Ntvnews.id, Jakarta - Pulau Sumatera dikenal memiliki sejarah panjang terkait gempa besar dan tsunami. Salah satunya terjadi pada 25 November 1833 pukul 22.00 WIB. Saat itu, gempa berkekuatan antara 8,8 hingga 9,2 SR mengguncang dengan pusat gempa terletak di lepas pantai barat Sumatera.
Kejadian ini disebabkan oleh patahnya segmen palung Sumatera sepanjang 1.000 km. Gempa tersebut terasa sangat kuat di Padang, Sumatera Barat.

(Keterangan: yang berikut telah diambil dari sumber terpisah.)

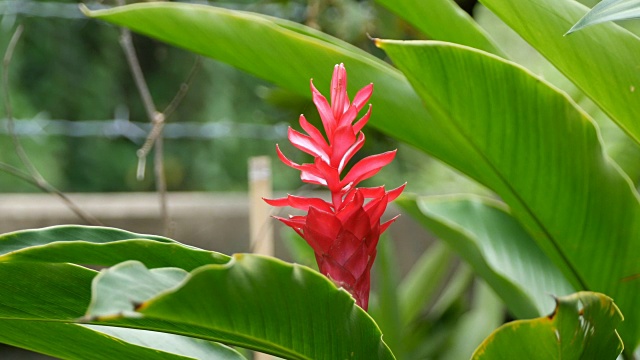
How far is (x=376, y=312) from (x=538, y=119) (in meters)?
0.79

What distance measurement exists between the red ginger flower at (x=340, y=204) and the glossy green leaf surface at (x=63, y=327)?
12 centimetres

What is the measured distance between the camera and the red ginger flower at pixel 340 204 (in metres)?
0.51

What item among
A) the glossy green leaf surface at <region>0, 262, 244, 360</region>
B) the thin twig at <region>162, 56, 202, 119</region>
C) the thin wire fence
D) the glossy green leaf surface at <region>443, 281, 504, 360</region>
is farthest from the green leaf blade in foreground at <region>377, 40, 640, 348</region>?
the thin wire fence

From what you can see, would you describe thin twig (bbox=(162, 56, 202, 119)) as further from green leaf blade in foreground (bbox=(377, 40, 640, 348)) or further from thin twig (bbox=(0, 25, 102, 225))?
green leaf blade in foreground (bbox=(377, 40, 640, 348))

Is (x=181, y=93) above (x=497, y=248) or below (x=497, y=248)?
above

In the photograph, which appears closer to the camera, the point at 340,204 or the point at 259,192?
the point at 340,204

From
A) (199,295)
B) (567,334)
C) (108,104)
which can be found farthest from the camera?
(108,104)

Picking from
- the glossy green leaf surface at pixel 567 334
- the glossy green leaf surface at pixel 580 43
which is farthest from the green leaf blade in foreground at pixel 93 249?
the glossy green leaf surface at pixel 580 43

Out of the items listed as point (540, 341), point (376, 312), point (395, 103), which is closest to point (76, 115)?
point (376, 312)

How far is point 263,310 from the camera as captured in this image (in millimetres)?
468

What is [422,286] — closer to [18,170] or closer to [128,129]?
[18,170]

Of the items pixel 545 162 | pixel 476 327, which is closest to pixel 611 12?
pixel 545 162

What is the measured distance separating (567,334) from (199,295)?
226 mm

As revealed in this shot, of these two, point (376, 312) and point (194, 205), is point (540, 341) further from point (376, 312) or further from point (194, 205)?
point (194, 205)
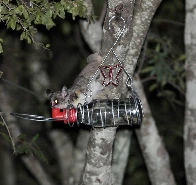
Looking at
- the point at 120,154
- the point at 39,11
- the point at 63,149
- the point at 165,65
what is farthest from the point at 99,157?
the point at 63,149

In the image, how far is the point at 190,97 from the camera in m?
4.55

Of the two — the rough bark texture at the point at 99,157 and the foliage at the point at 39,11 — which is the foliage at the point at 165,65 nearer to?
the rough bark texture at the point at 99,157

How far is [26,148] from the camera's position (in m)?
4.23

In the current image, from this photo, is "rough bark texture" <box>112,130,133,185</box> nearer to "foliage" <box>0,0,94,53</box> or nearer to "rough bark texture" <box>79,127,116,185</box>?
"rough bark texture" <box>79,127,116,185</box>

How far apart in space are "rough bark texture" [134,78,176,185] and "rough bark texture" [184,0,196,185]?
299 millimetres

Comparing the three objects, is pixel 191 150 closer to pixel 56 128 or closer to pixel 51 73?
pixel 56 128

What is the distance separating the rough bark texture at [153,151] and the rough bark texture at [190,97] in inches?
11.8

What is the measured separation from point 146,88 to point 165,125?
1050 mm

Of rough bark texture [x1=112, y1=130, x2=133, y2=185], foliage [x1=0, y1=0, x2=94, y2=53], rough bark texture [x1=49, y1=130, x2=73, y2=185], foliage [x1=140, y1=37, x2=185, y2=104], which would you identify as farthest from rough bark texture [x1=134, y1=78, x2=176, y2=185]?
rough bark texture [x1=49, y1=130, x2=73, y2=185]

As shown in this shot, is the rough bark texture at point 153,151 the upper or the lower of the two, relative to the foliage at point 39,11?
lower

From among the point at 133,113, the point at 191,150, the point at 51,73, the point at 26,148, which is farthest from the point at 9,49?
the point at 51,73

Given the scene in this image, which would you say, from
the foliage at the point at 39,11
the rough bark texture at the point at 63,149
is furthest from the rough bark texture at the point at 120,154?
the foliage at the point at 39,11

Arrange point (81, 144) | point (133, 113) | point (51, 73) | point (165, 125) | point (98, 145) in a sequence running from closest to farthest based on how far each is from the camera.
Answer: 1. point (133, 113)
2. point (98, 145)
3. point (81, 144)
4. point (165, 125)
5. point (51, 73)

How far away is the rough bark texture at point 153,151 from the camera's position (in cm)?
479
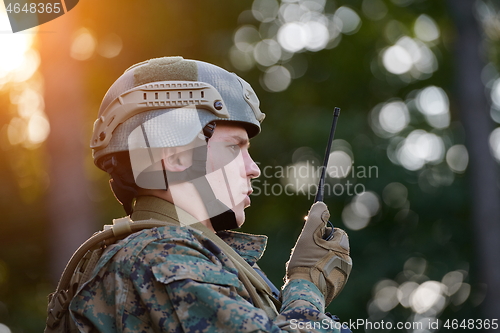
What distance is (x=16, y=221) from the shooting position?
12.8 meters

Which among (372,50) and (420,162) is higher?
(372,50)

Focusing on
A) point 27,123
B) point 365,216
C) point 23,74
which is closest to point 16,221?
point 27,123

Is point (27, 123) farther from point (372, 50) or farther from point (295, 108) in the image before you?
point (372, 50)

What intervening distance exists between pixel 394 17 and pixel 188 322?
1432 centimetres

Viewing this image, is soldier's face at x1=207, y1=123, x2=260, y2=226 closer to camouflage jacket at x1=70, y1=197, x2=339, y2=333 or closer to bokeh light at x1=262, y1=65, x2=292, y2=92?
camouflage jacket at x1=70, y1=197, x2=339, y2=333

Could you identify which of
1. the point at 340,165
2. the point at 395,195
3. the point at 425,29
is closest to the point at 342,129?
the point at 340,165

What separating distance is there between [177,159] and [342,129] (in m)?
11.0

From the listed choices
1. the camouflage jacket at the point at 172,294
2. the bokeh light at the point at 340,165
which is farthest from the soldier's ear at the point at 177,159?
the bokeh light at the point at 340,165

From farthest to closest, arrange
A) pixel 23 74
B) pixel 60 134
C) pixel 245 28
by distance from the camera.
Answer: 1. pixel 245 28
2. pixel 23 74
3. pixel 60 134

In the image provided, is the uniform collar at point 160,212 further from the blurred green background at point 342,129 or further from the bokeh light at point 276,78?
the bokeh light at point 276,78

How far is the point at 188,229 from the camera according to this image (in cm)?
258

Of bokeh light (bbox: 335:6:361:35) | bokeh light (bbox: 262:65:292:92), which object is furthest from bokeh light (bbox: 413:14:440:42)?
bokeh light (bbox: 262:65:292:92)

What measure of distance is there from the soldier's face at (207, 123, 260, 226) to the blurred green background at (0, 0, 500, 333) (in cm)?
765

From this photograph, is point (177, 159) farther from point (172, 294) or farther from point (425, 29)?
point (425, 29)
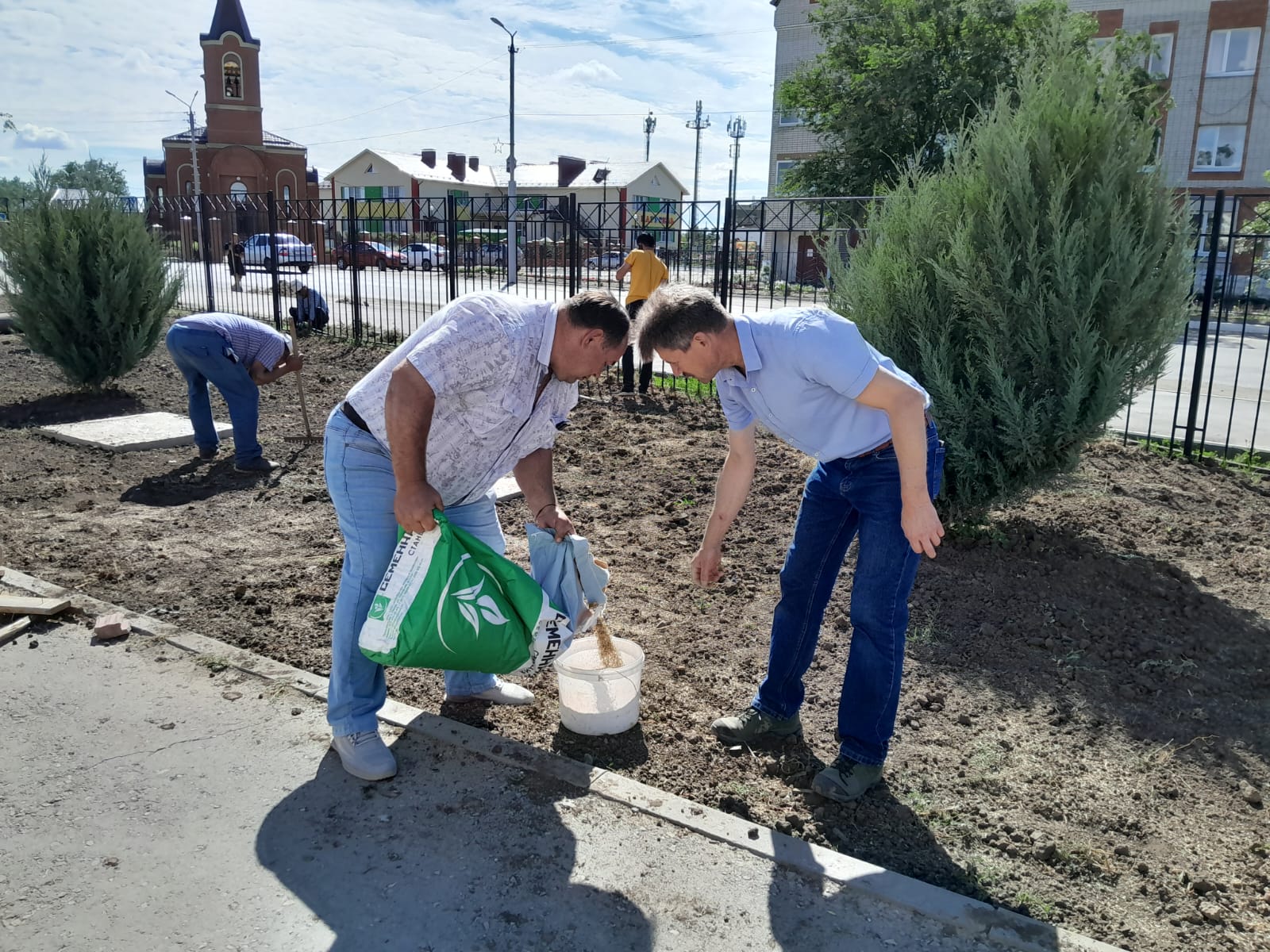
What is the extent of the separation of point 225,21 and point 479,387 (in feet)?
191

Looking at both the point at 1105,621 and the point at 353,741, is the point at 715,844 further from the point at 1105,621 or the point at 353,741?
the point at 1105,621

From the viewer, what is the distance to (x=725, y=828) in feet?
9.23

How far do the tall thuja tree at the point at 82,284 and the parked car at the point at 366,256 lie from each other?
425 cm

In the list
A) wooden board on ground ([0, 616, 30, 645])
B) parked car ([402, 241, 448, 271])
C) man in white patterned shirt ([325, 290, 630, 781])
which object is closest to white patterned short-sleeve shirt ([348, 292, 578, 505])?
man in white patterned shirt ([325, 290, 630, 781])

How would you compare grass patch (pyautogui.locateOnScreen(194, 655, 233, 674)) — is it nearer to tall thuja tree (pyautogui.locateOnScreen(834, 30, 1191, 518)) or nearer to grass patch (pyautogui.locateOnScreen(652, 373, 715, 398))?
tall thuja tree (pyautogui.locateOnScreen(834, 30, 1191, 518))

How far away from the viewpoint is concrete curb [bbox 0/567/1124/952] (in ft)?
7.91

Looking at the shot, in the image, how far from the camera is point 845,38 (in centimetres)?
2834

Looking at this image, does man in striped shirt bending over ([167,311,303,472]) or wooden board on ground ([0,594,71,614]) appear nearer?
wooden board on ground ([0,594,71,614])

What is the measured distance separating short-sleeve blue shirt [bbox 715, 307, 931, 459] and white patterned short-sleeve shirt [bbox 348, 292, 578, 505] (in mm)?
563

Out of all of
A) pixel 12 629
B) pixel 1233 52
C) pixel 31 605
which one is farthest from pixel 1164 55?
pixel 12 629

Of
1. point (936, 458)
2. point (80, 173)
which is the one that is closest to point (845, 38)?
point (80, 173)

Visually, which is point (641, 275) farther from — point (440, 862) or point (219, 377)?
point (440, 862)

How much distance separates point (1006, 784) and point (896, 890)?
76cm

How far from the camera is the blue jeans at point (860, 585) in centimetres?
283
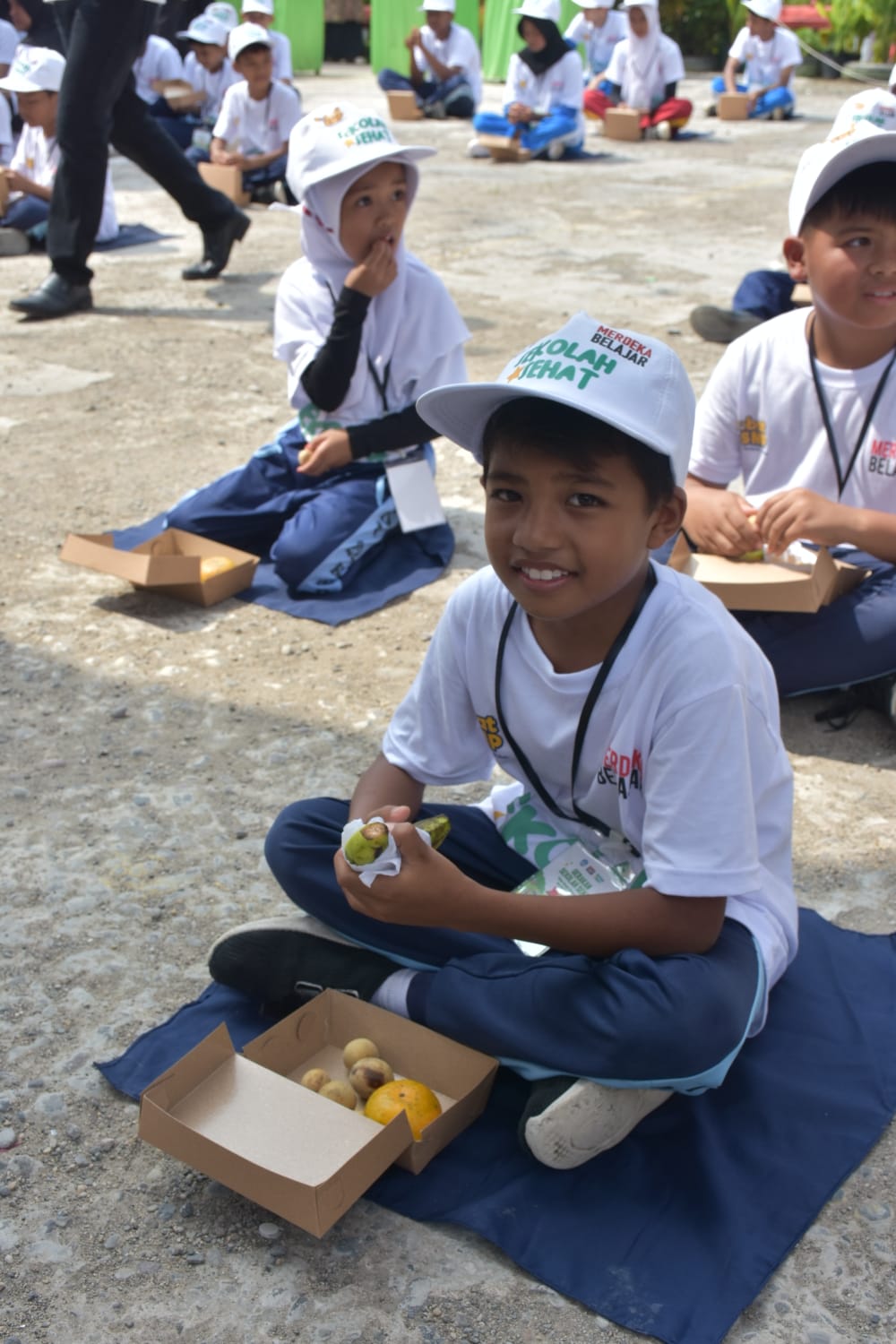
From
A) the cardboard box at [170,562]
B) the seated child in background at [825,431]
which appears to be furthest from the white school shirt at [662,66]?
the seated child in background at [825,431]

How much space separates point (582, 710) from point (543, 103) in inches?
460

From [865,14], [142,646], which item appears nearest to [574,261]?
[142,646]

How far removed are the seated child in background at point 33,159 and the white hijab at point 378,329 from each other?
161 inches

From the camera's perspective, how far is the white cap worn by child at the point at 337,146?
3.71m

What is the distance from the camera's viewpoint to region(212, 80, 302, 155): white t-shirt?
32.2ft

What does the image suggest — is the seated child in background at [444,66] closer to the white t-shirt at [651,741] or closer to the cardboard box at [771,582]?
the cardboard box at [771,582]

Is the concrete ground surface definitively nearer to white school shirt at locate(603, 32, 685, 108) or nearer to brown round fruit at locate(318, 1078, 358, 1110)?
brown round fruit at locate(318, 1078, 358, 1110)

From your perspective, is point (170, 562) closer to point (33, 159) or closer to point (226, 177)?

Awalnya, getaran dirasakan ringan, namun segera diikuti oleh guncangan hebat.
Dalam tweet yang dibagikan oleh Daryono BMKG, ia menceritakan bahwa ada seorang ilmuwan yang menggambarkan kondisi saat megathrust melanda Pulau Sumatera, tepatnya di kawasan yang saat ini menjadi Provinsi Bengkulu.
Ilustrasi Gempa bumi. (Pixabay)
"Diterangi cahaya rembulan, bangunan dan pepohonan bergetar hebat, semburan air muncul di antara retakan tanah, lautan menggelegak dan sungai-sungai luber dilanda tsunami,” demikian keterangan dari ilmuwan Dr. A.F.W. Stumpff, dilansir pada Senin, 25 November 2024.
Tanah longsor tidak hanya dipicu oleh curah hujan yang tinggi, tetapi juga oleh pergerakan massa akibat guncangan gempa bumi. Fenomena ini menunjukkan hubungan erat antara gempa bumi dan longsor, di mana tegangan dinamis yang dihasilkan gempa dapat menyebar ke lingkungan sekitar, mengakibatkan pergerakan tanah yang berpotensi memicu longsoran.
Megathrust Bengkulu 1833 (Twitter)
Daryono menulis bahwa tanah longsor sering kali terjadi sebagai dampak dari gempa bumi yang mengakibatkan ketidakstabilan tanah di daerah rawan. Oleh karena itu, masyarakat diimbau untuk meningkatkan kewaspadaan terhadap kemungkinan terjadinya longsor, terutama saat atau setelah gempa bumi terjadi.
“Inilah gambaran Tsunami Bengkulu pada 25 Nov. 1833 dipicu Gempa M8,8 - 9,0 menyebabkan kerusakan parah di Maladewa, Sri Lanka, dan Seychelles. Tsunami juga dilaporkan mencapai Australia bagian utara, Teluk Benggala, dan Thailand meskipun dalam intensitas kecil,” tulisnya.